As a scholar and practitioner of Chinese/English translation and interpreting, I’m always drawn to learning about the Chinese/English language service industry, so I added the session called “Language Services Industry in China: Opportunities and Challenges” to the top of my schedule. It was a pleasant surprise to find out that Dr. Ping Yang, Chief Editor of the Chinese Translators Journal, the most influential academic journal in translation and interpreting studies in China, had been invited to give a talk about the status quo and prospects of translation services and translation studies in China. I’ve met Dr. Yang on many occasions in China, and ATA brought us together once again in the U.S. What a delightful coincidence! The other two speakers, Hui Tao and Yang Yu, introduced translation services in China from the perspective of localization, machine-aided translation technology, and big data analysis. It was definitely eye-opening for me to learn how entrenched technology is becoming in the industry.

The sessions that I looked forward to the most even before I arrived in San Francisco were those related to interpreting ethics, which was the theme of the panel discussion for the Interpreting Division this year. Interpreting ethics is my current research interest. I learned a lot from the panelists, Helen Eby, Milena Calderari-Waldron, Robyn Dean, Christina Helmerichs, and Marina Waters. In Dr. Robyn Dean’s sessions, she deconstructed the notion of the interpreter’s “role” and differentiated the use of the term in sociology and applied ethics. This was very new and insightful, since the interpreter’s role is always the center of discussion regarding the quality of interpreting services, where different metaphors of roles are often used to assess an interpreter’s performance. I had a pleasant short conversation with Dr. Dean afterwards and mentioned to her my questionnaire about interpreters’ decision making processes. She was interested and offer a few words of encouragement. The ATA annual meeting offered a great bridge for young scholars like myself to reach out to established scholars and learn from them.

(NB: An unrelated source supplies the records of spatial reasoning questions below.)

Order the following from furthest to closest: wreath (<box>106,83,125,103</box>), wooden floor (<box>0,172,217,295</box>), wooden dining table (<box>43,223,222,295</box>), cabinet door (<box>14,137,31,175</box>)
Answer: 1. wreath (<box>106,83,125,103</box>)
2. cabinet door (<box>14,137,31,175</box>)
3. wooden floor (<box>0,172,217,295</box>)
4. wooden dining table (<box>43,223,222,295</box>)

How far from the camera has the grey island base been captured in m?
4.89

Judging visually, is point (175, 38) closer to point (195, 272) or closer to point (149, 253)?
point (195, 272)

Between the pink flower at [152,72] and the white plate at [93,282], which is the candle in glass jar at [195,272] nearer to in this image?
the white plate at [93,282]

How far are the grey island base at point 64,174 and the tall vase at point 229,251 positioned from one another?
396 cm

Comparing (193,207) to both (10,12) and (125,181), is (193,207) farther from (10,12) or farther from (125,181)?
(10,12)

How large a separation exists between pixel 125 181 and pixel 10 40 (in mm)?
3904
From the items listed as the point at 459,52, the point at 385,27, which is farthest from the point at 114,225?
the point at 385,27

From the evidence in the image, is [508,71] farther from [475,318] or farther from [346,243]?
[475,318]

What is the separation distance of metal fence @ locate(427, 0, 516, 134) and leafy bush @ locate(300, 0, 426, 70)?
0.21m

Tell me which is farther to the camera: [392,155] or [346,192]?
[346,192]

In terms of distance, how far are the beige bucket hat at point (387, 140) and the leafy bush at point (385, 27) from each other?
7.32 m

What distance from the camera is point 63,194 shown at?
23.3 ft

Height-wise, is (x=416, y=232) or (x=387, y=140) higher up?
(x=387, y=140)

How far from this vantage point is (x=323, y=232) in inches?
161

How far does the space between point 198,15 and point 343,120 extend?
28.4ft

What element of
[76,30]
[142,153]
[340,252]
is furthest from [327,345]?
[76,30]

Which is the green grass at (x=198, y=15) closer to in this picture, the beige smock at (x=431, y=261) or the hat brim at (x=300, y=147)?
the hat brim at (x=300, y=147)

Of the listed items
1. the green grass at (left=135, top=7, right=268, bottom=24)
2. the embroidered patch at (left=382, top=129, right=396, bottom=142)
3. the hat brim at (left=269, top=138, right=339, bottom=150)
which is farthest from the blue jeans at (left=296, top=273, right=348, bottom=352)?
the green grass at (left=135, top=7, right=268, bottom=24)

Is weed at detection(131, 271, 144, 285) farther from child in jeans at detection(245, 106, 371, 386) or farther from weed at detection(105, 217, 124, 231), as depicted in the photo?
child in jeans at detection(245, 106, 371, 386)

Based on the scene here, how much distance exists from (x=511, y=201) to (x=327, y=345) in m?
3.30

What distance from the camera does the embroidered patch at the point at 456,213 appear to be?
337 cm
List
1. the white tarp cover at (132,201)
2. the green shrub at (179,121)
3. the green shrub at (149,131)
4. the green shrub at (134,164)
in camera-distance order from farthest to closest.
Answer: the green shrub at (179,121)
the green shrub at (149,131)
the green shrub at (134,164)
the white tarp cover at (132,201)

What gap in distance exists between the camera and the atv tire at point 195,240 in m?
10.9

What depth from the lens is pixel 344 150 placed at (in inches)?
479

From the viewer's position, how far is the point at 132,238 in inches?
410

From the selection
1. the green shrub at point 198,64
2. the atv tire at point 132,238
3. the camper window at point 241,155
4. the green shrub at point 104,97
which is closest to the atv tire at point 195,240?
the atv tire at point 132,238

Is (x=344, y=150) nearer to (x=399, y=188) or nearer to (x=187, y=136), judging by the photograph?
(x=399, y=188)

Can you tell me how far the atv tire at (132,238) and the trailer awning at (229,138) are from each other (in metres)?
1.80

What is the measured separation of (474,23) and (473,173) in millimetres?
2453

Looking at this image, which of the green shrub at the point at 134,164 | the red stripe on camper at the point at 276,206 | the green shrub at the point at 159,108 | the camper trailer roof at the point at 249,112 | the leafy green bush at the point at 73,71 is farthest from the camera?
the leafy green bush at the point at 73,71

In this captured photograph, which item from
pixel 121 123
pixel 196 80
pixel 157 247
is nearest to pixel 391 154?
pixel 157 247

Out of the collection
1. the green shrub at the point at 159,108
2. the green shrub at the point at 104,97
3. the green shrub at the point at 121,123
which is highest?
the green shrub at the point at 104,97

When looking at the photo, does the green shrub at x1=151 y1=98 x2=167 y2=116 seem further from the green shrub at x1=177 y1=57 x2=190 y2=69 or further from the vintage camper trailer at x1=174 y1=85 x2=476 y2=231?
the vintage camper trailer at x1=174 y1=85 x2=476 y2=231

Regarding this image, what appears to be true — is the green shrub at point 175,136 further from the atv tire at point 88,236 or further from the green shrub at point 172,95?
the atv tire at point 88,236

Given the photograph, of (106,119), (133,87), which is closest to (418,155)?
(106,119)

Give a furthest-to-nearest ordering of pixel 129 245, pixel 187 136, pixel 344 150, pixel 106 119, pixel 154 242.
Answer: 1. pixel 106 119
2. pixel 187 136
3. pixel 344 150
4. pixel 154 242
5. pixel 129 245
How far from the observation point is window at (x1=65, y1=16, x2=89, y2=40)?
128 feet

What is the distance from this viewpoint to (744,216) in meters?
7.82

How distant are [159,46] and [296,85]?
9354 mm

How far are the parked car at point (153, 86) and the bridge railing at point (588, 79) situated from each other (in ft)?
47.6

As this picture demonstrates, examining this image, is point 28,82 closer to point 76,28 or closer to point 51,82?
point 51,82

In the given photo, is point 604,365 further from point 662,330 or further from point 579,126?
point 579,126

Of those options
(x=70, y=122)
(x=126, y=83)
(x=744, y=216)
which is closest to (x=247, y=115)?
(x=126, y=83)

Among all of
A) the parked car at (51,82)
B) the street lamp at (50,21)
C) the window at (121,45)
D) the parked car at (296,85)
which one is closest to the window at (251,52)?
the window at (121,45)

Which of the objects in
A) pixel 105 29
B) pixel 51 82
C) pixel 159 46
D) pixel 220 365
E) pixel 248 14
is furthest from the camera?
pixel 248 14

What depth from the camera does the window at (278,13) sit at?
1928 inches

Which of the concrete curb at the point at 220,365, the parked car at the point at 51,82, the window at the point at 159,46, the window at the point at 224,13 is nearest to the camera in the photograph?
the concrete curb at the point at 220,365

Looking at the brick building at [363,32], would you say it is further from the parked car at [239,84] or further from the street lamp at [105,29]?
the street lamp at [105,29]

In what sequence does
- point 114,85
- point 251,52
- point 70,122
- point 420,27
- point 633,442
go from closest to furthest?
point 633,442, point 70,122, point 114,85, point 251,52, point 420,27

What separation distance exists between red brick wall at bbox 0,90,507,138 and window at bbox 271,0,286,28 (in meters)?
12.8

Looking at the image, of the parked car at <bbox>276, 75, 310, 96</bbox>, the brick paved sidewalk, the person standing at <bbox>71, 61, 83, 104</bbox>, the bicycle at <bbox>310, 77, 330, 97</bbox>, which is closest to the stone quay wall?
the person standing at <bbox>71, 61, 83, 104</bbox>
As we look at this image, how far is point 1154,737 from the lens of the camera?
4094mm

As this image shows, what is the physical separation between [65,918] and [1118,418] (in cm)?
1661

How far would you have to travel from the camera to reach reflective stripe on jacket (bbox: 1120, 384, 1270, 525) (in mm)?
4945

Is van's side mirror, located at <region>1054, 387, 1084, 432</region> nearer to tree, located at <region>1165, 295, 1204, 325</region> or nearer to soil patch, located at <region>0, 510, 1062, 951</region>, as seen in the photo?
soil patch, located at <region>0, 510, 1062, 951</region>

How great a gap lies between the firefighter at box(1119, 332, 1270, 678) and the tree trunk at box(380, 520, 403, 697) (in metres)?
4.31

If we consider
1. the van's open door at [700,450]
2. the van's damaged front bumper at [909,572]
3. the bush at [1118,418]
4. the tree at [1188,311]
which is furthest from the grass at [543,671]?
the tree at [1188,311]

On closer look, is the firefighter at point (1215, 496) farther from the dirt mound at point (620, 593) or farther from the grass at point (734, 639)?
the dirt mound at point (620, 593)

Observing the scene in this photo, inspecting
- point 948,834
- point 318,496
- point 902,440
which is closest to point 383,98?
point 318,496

Time always flies when you’re having fun. In the end, I departed San Francisco feeling extremely grateful. I’m grateful to Farah, whose advice was like a life jacket for newbies to navigate the oceans of opportunities and insight at the conference; to Yifang and Lilian, with whom I braved the air-tight schedule without suffocating as we were bombarded with new information. I’m grateful to all the speakers in the different sessions that painted the picture of a new and promising world of translation and interpreting. Finally, I’m grateful to the conference organizers and volunteers, who produced a successful event, united us for the 57th time, and reminded us that as translators and interpreters, though we are invisible most of the time, we are important, and we do not stand alone.


Author bio

Mia YinMingyue Yin is an assistant professor and Ph.D candidate at Sichuan University in China. She is also a visiting scholar at the Department of Communication Arts at the University of Wisconsin-Madison. Her research interest is in Translation/Interpreting Studies and Language Communication. She is currently working on her doctoral research project, “Interpreter’s Decision Making and Ethics”. Mingyue is also a certified Chinese/English Interpreter through the Chinese Accreditation Test for Translators and Interpreters (CATTI).